▶ _Selected extract_:
###
From Jack’s Pen

John F. Kennedy was many things – a president, a senator, a congressman, a war hero, a sailor, a touch football All-American, and a voracious reader. But the category where our 35th president is perhaps most underrated, or at least under-appreciated, is his skill as a writer. As a way of shedding light on J.F.K.’s prowess with the pen, this post is meant to highlight three of his works (Why England Slept, Profiles in Courage, and The Letters of John F. Kennedy) and breakdown why Jack’s writing deserves more attention by the modern-day reader.
###
▶ _Extracted entries_:

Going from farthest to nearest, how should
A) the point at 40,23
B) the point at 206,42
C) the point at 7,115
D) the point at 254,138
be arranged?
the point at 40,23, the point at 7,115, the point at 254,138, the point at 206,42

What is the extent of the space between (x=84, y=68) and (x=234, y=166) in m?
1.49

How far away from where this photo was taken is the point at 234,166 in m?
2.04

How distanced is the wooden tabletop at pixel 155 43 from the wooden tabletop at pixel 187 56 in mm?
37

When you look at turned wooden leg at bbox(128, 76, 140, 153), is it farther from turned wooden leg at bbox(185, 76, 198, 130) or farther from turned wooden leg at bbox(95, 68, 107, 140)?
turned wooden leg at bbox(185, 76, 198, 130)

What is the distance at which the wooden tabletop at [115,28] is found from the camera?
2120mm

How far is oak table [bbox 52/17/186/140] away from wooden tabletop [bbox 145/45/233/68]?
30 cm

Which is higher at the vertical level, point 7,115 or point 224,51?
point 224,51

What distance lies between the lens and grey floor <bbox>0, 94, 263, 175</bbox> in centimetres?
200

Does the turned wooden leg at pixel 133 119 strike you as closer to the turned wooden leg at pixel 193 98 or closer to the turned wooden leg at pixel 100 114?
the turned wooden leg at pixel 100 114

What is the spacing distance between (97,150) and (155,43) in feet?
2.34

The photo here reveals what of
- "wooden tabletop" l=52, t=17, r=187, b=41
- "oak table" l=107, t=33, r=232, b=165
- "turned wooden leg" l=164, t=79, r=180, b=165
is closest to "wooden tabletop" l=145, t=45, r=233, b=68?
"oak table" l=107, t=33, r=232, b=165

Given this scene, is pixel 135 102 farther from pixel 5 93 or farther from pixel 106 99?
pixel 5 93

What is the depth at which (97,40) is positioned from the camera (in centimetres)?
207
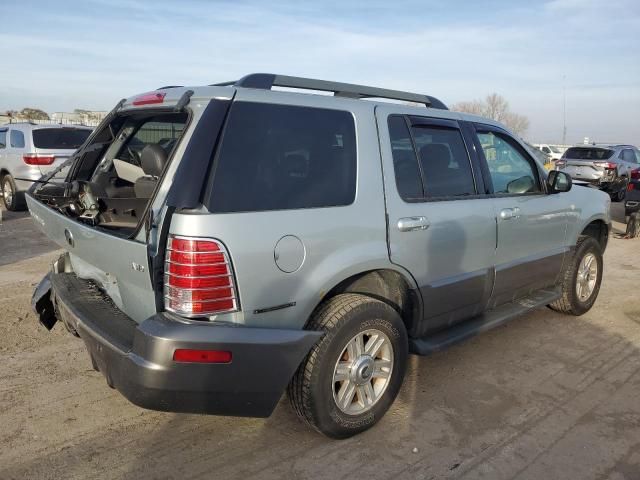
###
▶ _Assigned task A_:
In the post on John F. Kennedy's writing, rewrite the part from "From Jack’s Pen" up to and including "the modern-day reader.", changing "voracious" to "devoted".
▶ _Assigned task B_:
Answer these questions using the post on John F. Kennedy's writing.
(i) Which number president does the post call Kennedy?
(ii) How many of his works does the post set out to highlight?
(iii) In which category does the post say he is perhaps most underrated?

▶ _Task response A_:
From Jack’s Pen

John F. Kennedy was many things – a president, a senator, a congressman, a war hero, a sailor, a touch football All-American, and a devoted reader. But the category where our 35th president is perhaps most underrated, or at least under-appreciated, is his skill as a writer. As a way of shedding light on J.F.K.’s prowess with the pen, this post is meant to highlight three of his works (Why England Slept, Profiles in Courage, and The Letters of John F. Kennedy) and breakdown why Jack’s writing deserves more attention by the modern-day reader.

▶ _Task response B_:
(i) The 35th president.
(ii) Three.
(iii) His skill as a writer.